Glasgow based DJ, Plantainchipps (she/her) is all about upbeat and fast-paced sounds. Music that uplifts and excites all those that listen to it. Her selection covers such genres as afrobeats, R’n’B, house & dancehall, however, she enjoys exploring other genres and adding them to her mix. Plantainchipps has played a variety of gigs around Glasgow in venues that include The Berkley Suite, The Art School and Stereo, as well as supported such artists like Peach, Shygirl, Bonvaventure & Lorraine James in the past.

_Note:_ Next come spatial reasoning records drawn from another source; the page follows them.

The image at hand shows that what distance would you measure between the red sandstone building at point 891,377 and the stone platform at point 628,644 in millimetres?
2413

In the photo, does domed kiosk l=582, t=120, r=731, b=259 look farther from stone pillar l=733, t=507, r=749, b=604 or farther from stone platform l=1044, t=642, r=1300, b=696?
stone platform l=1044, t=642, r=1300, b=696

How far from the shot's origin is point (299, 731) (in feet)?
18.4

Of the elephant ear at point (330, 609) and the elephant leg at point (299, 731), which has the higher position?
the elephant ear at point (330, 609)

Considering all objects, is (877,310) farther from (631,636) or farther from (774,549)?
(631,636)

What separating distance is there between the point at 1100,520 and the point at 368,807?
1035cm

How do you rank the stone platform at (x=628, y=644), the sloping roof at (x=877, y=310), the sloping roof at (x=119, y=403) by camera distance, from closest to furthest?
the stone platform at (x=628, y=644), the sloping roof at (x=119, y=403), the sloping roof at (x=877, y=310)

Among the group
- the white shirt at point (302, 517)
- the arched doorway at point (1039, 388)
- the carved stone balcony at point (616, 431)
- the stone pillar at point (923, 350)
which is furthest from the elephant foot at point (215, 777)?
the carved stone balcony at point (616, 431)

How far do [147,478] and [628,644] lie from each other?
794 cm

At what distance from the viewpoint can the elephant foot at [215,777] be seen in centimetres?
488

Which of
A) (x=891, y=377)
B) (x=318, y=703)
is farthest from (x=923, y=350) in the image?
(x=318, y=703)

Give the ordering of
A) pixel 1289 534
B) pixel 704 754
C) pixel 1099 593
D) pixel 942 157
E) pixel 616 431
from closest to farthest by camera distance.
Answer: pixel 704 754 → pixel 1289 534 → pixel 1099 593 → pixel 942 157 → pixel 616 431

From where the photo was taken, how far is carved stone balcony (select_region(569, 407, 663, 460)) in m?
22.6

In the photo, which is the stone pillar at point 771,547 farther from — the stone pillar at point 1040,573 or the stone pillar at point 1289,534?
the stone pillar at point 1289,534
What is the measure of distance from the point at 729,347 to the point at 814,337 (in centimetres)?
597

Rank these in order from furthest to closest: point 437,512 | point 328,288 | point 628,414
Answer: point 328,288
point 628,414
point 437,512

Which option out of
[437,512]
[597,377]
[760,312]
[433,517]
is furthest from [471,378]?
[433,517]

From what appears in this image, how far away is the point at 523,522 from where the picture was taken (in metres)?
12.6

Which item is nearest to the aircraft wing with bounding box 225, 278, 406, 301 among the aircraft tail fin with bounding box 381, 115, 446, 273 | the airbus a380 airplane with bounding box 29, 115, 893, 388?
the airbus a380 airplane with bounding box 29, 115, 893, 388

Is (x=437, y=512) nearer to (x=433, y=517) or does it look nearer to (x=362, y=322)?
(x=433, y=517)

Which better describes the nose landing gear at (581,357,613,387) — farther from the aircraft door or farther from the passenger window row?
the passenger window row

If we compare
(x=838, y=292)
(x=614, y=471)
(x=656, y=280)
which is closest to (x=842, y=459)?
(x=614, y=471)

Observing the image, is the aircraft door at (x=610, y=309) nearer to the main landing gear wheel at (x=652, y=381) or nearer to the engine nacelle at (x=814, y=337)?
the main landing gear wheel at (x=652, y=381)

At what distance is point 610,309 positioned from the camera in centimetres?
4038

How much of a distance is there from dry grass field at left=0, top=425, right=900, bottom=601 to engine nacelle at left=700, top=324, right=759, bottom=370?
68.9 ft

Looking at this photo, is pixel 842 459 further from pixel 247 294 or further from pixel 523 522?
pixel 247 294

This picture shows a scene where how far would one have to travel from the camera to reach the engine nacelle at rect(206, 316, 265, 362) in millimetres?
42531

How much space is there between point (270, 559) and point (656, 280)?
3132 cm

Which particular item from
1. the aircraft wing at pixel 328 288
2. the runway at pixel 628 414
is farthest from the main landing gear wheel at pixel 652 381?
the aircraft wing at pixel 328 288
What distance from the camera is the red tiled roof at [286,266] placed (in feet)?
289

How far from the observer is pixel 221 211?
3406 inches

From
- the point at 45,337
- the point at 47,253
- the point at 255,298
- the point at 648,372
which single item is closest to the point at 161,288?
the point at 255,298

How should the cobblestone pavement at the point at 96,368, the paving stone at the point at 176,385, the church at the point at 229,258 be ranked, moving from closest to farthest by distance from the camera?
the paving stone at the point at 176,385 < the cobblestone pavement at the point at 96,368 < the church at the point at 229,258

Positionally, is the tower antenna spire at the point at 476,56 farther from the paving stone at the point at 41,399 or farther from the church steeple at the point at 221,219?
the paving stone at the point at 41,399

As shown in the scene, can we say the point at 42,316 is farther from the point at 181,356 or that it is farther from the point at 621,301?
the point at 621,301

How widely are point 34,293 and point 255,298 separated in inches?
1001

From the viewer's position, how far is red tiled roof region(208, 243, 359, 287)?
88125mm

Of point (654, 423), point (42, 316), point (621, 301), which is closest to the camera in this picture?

She has always had an interest in music and the different genres that it includes and occasionally makes some of her own under the name Nwanneka, which includes hypnotising single ‘Soil’ produced by Mark Hoise.
Gaëtane Verna is an art historian. She is the Director and Artistic Director of The Power Plant Contemporary Art Gallery, Toronto. Previously, she was Executive Director and Chief Curator of the Musée d’art de Joliette (2006–12) and was Curator of the Foreman Art Gallery at Bishop’s University, Sherbrooke (1999–2006), while also teaching in the Art History department of both Bishop’s University and the Université du Québec à Montréal. Verna holds an International Diploma in Heritage Administration and Conservation from the Institut National du Patrimoine in Paris and received a DEA and master’s degree in Art History from the Université Paris I Panthéon-Sorbonne. Verna has years of experience in curating, publishing catalogues, and presenting exhibitions by emerging, mid-career, established Canadian and international artists, she is one of the initiators of the Black Curators Forum together with Julie Crooks, Pamela Edmonds and Dominique Fontaine. She serves on the Board of Directors of the Canada Council for the Arts and TV5 Québec Canada and is the President of the Board of Directors of the Toronto Arts Council. In 2017, she was appointed Chevalier de l’Ordre des Arts et des Lettres (Order of Arts and Letters) by the French government.
Martha Adonai Williams is a writer, facilitator, producer, community organiser, black feminist and friend. Her practice departs to and returns from black feminist world making, always, with regular layovers in front of trash tv or at the allotment. Her work considers the wilderness and margins as sites of resistance, refusal and homecoming. She works with writing and storytelling as therapeutic tools and as methods for community building. Her recent work has been shown as part of Fringe of Colour films and published in MAP magazine. She runs call&response black feminist writing community, programmes for Glasgow Zine Library and produces SBWN's annual Metaphors for a Black Future programme.